Task goal:
Reproduce every one of the following entries verbatim, keeping each line, figure, and mark of punctuation unchanged and in its original order.

————

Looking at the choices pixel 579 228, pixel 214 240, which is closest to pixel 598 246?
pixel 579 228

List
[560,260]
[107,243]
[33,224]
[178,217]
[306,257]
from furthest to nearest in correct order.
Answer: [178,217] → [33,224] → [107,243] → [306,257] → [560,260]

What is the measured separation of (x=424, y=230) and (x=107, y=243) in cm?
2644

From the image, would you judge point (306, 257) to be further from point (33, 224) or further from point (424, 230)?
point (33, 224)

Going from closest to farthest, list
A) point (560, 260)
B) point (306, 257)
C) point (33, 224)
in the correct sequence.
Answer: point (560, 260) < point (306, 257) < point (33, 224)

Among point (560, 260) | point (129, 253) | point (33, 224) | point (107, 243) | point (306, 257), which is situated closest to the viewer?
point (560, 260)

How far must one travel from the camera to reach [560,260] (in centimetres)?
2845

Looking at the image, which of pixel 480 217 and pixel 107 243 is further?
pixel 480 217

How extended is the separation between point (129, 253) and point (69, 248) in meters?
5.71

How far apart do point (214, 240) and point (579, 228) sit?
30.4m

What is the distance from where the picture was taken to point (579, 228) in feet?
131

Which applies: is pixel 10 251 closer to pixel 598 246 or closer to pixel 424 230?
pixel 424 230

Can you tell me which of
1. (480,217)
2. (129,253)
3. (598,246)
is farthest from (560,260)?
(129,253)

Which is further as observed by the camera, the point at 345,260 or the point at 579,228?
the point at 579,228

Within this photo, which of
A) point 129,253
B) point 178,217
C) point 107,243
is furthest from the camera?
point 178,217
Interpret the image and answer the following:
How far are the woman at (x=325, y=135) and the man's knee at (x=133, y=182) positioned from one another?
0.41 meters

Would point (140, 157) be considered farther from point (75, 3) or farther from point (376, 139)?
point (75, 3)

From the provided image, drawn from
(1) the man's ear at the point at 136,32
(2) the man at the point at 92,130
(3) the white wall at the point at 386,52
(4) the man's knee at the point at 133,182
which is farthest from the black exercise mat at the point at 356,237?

————

Final result:
Looking at the choices pixel 579 228, pixel 214 240, which is closest to pixel 598 246?
pixel 579 228

List
[560,260]
[107,243]
[33,224]
[178,217]
[306,257]
from furthest to nearest in correct order.
Answer: [178,217] → [33,224] → [107,243] → [306,257] → [560,260]

What is the measured separation of (x=424, y=230) and (x=107, y=243) in cm?
2644

From the image, would you judge point (306, 257) to be further from point (33, 224) or further from point (424, 230)?
point (33, 224)

Going from closest to farthest, list
A) point (560, 260)
B) point (306, 257)
C) point (33, 224)
in the correct sequence.
Answer: point (560, 260) < point (306, 257) < point (33, 224)

Among point (560, 260) | point (129, 253) | point (33, 224) | point (107, 243) | point (306, 257), which is situated closest to the viewer?
point (560, 260)

How far must one travel from the camera to reach [560,260] (in centimetres)?
2845

Looking at the image, which of pixel 480 217 and pixel 107 243 is further?
pixel 480 217

How extended is the separation between point (129, 253) and point (69, 248) in meters?
5.71

How far apart do point (214, 240) and point (579, 228) sit?
30.4m

What is the distance from where the picture was taken to point (579, 228) in feet?
131

Which applies: is pixel 10 251 closer to pixel 598 246 or closer to pixel 424 230?
pixel 424 230

Can you tell me which of
1. (480,217)
2. (129,253)
3. (598,246)
is farthest from (560,260)?
(129,253)

Which is further as observed by the camera, the point at 345,260 or the point at 579,228?
the point at 579,228

Within this photo, which of
A) point 129,253
B) point 178,217
C) point 107,243
is furthest from the camera?
point 178,217
Interpret the image and answer the following:
How far are the woman at (x=325, y=135) and the man's knee at (x=133, y=182) positioned from one another?
0.41 meters

Would point (140, 157) be considered farther from point (75, 3) or farther from point (376, 139)?
point (75, 3)

From the provided image, drawn from
(1) the man's ear at the point at 136,32
(2) the man at the point at 92,130
(3) the white wall at the point at 386,52
(4) the man's knee at the point at 133,182
which is farthest from the black exercise mat at the point at 356,237?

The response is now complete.